私は三島が自決する1970年の夏、池袋の西武デパートにつながる駐車場との狭い通路で、一度だけ三島由紀夫とすれ違っています。三島はスポーツジムの帰りにデパートに寄ったのか、ポロシャツ姿に右手のスポーツバックを肩にして胸を張り肩をゆすりながら歩いてきました。台湾留学をひかえていた私は、西武デパートでガードマンのアルバイトをしてまして、さえない鼠色の警備服を着ていました。三島から(盾の会のユニホームと比べセンスの無い制服だな)と一瞥されました。私もその目を受け、えらく意気がった人だなと印象を持ちました。「袖ふり合うも他生の縁」、三島を見たと言っても、ただそれだけのことです。
同年の10月25日、私は日本を離れて台湾へ向かいました。自衛隊に入隊している剣道二段の同志から餞別にと立派な木刀もらいました。私は同志の意とする事を読んで、彼に向かい「今の日本で足のある思想家は三島しかいない。これから三島の行動に注意して行こう」と言い残して海を渡りました。私はよく冗談で自分は戦後の思想難民だと言ってますが、日本に徴兵制がないので留学を徴兵と考えていました。
1ヶ月後の11月25日、研究所宿舎にいた私に、同学から三島が自衛隊本部で自決した速報を受けました。当初、俄に信じられず三島得意のパフォーマンスだろうと思いました。が、じきに事実だとわかり、「三島はやはり本気だったのか」と、電撃的な衝撃を受けました。そしてそのまま木刀を前にして自分の部屋に籠ってしまいました。もし一大事ならば木刀を持って駆けつけようと決めていました。

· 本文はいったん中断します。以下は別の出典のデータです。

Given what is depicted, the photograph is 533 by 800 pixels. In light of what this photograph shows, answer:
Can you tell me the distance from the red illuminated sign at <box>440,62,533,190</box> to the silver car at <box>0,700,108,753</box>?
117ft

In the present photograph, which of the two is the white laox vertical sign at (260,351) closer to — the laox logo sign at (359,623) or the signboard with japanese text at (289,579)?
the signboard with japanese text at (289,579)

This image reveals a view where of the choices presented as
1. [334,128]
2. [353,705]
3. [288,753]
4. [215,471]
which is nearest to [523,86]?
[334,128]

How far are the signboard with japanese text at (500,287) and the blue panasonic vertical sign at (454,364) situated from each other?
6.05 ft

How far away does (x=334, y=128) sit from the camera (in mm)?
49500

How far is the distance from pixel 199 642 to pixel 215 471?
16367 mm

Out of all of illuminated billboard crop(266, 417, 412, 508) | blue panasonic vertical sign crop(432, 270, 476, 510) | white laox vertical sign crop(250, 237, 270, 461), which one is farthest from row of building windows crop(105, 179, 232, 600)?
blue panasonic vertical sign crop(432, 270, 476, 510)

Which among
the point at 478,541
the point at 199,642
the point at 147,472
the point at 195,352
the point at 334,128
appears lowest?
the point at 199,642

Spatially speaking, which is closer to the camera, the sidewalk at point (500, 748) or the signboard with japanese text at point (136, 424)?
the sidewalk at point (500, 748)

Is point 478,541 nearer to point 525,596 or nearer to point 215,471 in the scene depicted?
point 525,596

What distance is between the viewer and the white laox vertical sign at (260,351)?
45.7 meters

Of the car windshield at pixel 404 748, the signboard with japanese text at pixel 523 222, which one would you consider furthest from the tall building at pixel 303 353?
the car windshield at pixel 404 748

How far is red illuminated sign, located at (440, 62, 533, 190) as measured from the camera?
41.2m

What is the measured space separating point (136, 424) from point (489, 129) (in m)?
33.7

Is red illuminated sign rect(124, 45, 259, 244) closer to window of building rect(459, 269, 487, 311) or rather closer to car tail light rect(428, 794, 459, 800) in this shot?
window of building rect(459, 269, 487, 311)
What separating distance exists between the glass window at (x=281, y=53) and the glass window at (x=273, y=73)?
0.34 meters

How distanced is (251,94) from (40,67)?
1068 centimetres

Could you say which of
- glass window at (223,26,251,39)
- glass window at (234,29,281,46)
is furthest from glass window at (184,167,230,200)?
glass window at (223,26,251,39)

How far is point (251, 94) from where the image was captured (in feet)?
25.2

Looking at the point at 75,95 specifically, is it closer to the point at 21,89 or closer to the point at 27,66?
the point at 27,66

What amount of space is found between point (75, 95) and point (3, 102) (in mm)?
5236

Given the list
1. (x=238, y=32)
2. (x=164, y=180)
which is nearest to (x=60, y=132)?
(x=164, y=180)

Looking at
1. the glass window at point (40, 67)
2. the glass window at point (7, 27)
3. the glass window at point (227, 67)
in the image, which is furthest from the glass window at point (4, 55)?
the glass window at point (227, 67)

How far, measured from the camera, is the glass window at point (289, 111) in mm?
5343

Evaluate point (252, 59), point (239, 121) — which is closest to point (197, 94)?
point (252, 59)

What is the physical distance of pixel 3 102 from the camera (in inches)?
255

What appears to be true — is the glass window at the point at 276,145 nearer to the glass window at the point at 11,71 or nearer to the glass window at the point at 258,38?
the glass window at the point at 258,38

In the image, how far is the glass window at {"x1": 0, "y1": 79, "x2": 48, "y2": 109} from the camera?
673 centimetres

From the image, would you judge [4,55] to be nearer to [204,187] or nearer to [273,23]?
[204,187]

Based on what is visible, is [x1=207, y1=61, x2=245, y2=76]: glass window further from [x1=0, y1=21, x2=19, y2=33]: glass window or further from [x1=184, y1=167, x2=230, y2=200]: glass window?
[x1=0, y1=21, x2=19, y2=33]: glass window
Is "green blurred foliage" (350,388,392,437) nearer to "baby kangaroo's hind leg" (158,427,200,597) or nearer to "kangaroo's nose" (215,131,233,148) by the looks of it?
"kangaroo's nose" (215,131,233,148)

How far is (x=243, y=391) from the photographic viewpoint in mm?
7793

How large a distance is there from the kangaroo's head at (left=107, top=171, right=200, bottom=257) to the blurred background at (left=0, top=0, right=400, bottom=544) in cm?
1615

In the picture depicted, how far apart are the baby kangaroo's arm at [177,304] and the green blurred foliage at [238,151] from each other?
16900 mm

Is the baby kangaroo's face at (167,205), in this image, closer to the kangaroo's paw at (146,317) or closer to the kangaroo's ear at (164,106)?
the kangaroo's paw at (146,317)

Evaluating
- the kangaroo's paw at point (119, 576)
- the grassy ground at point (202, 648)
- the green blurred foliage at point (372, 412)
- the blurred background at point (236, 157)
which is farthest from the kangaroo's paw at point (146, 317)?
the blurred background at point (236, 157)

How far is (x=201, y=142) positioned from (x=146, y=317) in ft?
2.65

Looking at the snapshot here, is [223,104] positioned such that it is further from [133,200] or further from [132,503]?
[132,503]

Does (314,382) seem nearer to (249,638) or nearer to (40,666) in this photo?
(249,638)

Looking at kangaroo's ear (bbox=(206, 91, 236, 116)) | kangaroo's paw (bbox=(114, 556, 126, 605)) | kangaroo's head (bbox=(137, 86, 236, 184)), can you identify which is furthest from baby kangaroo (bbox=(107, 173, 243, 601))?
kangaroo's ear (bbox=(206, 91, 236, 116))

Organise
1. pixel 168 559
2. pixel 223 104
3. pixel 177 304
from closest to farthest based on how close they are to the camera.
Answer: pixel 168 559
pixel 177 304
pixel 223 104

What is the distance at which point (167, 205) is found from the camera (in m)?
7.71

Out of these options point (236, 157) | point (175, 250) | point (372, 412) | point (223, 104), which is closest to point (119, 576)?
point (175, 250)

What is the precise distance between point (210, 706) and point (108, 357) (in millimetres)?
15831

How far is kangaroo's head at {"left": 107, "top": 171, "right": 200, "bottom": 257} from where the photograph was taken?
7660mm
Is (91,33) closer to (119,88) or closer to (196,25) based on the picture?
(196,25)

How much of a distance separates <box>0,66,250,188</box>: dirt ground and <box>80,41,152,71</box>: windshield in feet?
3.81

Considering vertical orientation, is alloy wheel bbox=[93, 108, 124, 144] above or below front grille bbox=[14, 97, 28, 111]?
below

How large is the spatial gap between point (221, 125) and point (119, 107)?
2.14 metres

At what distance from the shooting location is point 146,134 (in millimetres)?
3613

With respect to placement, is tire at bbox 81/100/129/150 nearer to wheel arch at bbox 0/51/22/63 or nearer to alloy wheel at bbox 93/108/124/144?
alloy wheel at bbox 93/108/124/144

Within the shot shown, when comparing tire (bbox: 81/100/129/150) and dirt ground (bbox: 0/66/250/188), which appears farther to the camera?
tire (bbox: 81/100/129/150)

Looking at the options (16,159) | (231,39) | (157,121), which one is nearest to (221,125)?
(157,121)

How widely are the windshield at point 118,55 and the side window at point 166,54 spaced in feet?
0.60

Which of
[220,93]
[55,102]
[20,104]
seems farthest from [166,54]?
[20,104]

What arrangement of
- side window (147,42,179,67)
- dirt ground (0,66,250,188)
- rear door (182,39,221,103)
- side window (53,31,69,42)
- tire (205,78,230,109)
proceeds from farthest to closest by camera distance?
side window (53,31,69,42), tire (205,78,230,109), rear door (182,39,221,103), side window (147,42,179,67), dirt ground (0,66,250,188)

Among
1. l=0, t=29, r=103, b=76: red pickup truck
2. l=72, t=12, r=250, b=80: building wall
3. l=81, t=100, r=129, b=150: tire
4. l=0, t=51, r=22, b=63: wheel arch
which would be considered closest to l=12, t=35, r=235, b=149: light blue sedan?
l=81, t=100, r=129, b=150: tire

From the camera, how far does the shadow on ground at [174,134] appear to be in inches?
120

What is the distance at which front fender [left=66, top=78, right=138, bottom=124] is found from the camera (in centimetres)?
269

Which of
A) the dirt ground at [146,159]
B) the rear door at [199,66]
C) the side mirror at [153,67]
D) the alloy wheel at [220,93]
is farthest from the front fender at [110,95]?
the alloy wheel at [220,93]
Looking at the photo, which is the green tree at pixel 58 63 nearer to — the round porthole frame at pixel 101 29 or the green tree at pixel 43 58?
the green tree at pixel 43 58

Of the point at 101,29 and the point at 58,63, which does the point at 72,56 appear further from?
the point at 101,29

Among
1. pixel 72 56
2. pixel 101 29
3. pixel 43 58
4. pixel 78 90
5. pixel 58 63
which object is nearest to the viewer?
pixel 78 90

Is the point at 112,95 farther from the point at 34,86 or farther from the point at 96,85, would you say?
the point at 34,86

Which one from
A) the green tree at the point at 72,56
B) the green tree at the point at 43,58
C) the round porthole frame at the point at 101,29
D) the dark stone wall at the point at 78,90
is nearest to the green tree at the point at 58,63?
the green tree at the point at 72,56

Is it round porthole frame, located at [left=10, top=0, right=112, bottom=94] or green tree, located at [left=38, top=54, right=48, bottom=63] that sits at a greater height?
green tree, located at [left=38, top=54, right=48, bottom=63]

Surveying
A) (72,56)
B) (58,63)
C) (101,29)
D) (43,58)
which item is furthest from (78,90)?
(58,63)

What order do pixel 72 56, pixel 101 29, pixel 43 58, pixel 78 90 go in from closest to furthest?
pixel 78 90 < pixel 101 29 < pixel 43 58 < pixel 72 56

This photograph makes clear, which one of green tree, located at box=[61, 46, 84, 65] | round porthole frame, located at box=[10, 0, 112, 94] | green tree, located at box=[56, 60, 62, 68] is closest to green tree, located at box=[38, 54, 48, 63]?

私が毎日宿舎でこの木刀で素振りをしていたからか、あるいはどこかのお達しか、私は要注意人物として言動を1週間ほど監視されました。私は当研究所で右翼活動家に見られていたことを初めて知りました。
事件から1年半ほどして「盾の会」の一隊員が、羽織袴姿で私の宿舎に訪ねてくれました。彼とは初対面でしたが、さすが三島が選ぶだけあり容姿端麗、背が高くガッチリとした男前でした。私は彼から当時の状況を聴いたわけですが、彼の羽織袴姿が目立っため、この時もまた宿舎で監視されることになりました。
私は彼らの志を整理して三島事件を一段落させました。そしてしばらくはおとなしく冬ごもりを決め込み、現代中国研究に専念し、3年間の研究生活に没頭しました。
「先ず祝え 梅を心に 冬ごもり」(芭蕉)
それ以来、未だに冬ごもったままになっています。今でもお国に一大事があれば一兵卒として駆けつける覚悟で海外生活を続けていますが、「思えば遠くへ来たもんだ〜♪」です。皮肉とでも言うのか、若き日に「近代の超克」を夢見て、文化的な反米だった私が、アメリカに長く住みつき、今では白髪が目立ちはじめ、盾の会の彼は食品商売で繁盛し、かつての同志は早逝し、木刀は錆びついたままになっています。
何事もなき平安を感謝して喜ぶべきなのでしょうが、「飛ばない豚はただの豚」となっています。もしかするとオリにいる「千と千尋の神隠し」されたお父さん豚かも知れません。まぁ豚でもいいか。ひさしぶりに台湾海峡の上空を飛んで来るとします。
7月までご無沙汰です。みなさんもお元気で。